Numerical weather and wave forecasts
The production of a numerical weather forecast can be divided into three steps:
- Weather observations are collected and analysed in a three-dimensional grid. This defines the initial state of the atmosphere (temperature, humidity, wind etc.)
- Future changes of this initial state are calculated step by step, using physical and dynamical laws
- Some weather parameters, such as mean sea level pressure or wind and temperature near the surface, are calculated by post-processing of the final result and presented on a map
Such maps are often called “numerical forecasts”. But it must be kept in mind that such “forecasts” can be very different from the formal weather forecast which is the result of a forecaster’s work, based on the output from several numerical models, the latest weather observations, satellite images and other data. Numerical forecasts are only updated at regular time intervals (usually every 6 or 12 hours) while the forecaster keeps his forecast under continuous watch and issues amendments and warnings as necessary. Numerical forecasts should therefore always be checked against the official forecast and used mainly as a clarification and an addition to the official forecast rather than a replacement.
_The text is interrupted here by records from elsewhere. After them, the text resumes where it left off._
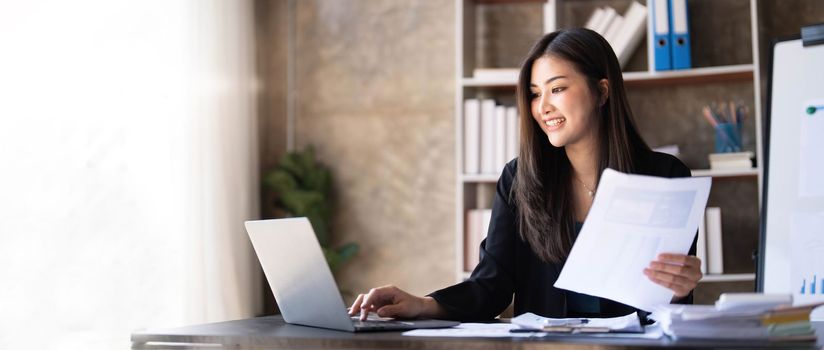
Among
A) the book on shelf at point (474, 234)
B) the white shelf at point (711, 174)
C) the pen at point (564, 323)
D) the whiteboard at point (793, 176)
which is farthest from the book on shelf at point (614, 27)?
the pen at point (564, 323)

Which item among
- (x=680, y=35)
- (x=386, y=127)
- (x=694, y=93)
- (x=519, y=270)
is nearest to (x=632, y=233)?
(x=519, y=270)

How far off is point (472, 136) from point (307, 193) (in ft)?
2.44

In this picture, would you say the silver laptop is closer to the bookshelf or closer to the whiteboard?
the whiteboard

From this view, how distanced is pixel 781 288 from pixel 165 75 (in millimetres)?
2264

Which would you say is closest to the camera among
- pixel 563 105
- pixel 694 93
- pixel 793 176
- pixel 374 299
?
pixel 374 299

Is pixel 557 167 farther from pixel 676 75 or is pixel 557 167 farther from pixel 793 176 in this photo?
pixel 676 75

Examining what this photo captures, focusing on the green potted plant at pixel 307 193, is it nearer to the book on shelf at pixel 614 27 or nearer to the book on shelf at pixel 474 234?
the book on shelf at pixel 474 234

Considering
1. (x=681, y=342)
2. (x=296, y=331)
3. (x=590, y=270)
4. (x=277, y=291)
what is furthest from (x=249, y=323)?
(x=681, y=342)

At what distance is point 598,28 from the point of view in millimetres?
3459

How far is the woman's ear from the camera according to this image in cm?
199

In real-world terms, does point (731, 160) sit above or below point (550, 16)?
below

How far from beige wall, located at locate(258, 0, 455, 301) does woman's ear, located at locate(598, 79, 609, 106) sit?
1.86 metres

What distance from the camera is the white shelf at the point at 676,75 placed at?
3.28 meters

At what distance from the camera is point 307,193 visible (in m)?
3.71
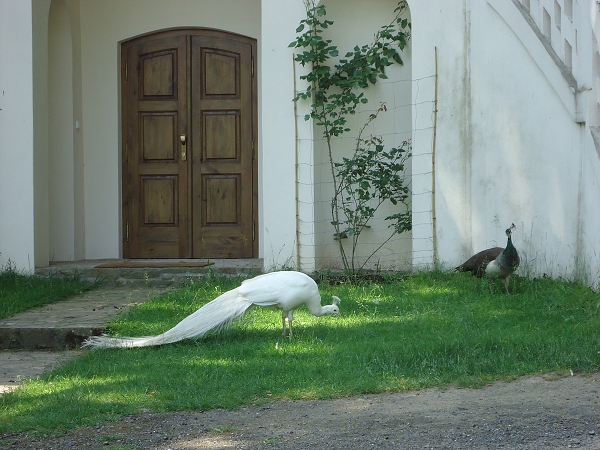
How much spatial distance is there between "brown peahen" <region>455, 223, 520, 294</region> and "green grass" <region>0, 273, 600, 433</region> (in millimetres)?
252

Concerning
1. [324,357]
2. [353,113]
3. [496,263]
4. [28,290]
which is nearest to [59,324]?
[28,290]

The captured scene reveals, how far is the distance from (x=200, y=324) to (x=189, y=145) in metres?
4.94

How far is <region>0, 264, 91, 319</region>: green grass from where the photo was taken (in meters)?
7.90

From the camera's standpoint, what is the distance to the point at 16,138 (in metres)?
9.66

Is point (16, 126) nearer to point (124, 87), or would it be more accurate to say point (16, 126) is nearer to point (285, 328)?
point (124, 87)

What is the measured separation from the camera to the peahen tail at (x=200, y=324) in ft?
20.0

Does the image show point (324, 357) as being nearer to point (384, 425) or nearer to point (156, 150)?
point (384, 425)

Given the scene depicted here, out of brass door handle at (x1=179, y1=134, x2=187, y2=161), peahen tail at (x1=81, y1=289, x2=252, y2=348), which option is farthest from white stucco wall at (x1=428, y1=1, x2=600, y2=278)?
peahen tail at (x1=81, y1=289, x2=252, y2=348)

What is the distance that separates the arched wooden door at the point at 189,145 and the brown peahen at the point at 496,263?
319 cm

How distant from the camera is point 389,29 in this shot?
988cm

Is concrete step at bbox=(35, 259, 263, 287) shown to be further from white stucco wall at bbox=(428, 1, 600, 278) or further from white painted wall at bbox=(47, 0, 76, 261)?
white stucco wall at bbox=(428, 1, 600, 278)

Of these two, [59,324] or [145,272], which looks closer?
[59,324]

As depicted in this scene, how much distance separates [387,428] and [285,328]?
234 centimetres

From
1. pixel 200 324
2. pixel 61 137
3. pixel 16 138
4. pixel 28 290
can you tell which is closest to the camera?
pixel 200 324
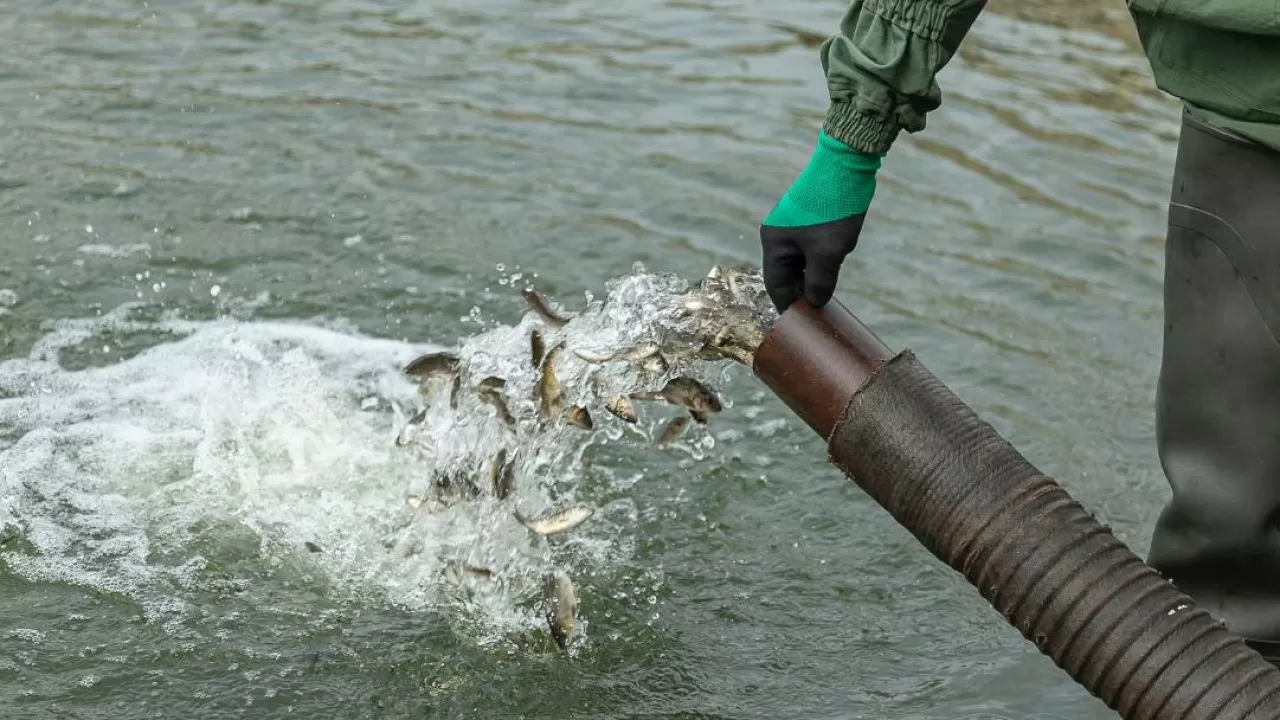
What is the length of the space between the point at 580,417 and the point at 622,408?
204 mm

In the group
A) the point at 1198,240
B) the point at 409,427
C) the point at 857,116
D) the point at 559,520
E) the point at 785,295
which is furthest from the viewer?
the point at 409,427

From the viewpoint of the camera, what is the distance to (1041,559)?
3.21 meters

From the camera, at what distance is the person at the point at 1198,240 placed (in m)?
3.22

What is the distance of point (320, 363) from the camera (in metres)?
5.90

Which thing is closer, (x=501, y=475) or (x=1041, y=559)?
(x=1041, y=559)

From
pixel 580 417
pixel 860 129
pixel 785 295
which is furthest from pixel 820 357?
pixel 580 417

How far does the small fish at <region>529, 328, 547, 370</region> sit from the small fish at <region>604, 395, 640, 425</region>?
24 cm

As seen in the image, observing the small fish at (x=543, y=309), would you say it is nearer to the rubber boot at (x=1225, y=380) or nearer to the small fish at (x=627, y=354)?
the small fish at (x=627, y=354)

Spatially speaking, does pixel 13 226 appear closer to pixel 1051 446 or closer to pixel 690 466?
pixel 690 466

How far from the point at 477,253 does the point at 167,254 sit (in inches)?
53.7

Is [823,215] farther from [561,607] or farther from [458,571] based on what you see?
[458,571]

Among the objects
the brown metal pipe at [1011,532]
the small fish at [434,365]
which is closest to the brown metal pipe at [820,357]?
Answer: the brown metal pipe at [1011,532]

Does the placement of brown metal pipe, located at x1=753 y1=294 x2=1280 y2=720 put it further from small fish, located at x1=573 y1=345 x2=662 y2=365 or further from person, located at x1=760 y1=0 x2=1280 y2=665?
small fish, located at x1=573 y1=345 x2=662 y2=365

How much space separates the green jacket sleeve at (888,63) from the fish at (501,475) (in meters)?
1.48
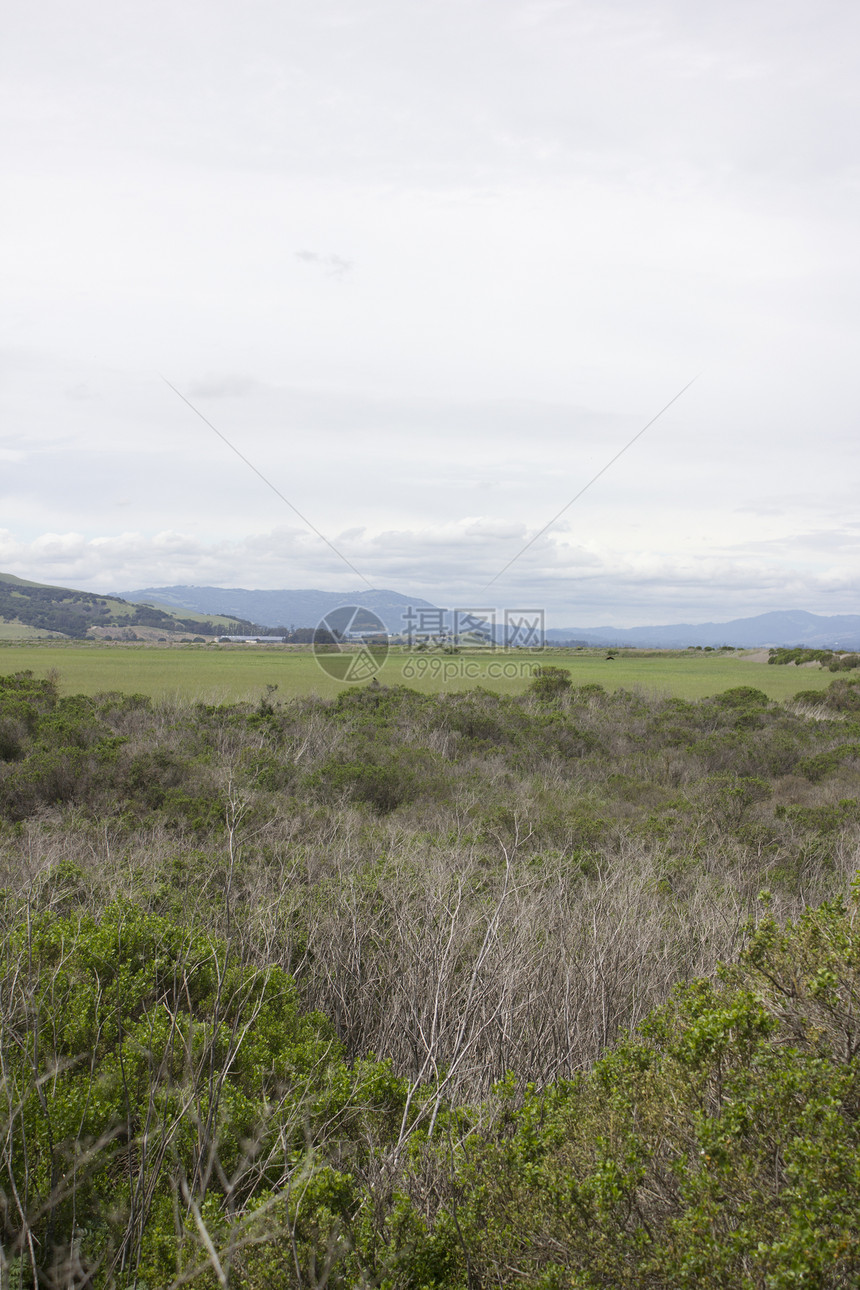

The main goal of the European Centre of Medium Range Weather Forecasts (ECMWF) is to produce reliable weather and wave forecasts in the “medium range”, up to 10 days ahead, twice a day. For this purpose it is very important to collect all available data from the entire globe for each run of the models. This takes a lot of time and up to 12 hours delay must be expected from the time of the observations until the final forecast products can be made available on the web. Verifications show clearly that the models used by ECMWF are the best in the world for medium range forecasts, but due to the long cut-off time some other models, which run more frequently for limited areas, might sometimes give better guidance for short range forecasts.